● **What is expected**: Substitute "nearest" for every occurrence of "closest" in the records below and reproduce them with all other text unchanged.
::::::::
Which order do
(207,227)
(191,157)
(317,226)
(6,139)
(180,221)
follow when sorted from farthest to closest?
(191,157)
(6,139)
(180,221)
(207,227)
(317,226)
::::::::
● **Answer to this task**:
Which order do
(207,227)
(191,157)
(317,226)
(6,139)
(180,221)
follow when sorted from farthest to nearest?
(191,157)
(6,139)
(180,221)
(207,227)
(317,226)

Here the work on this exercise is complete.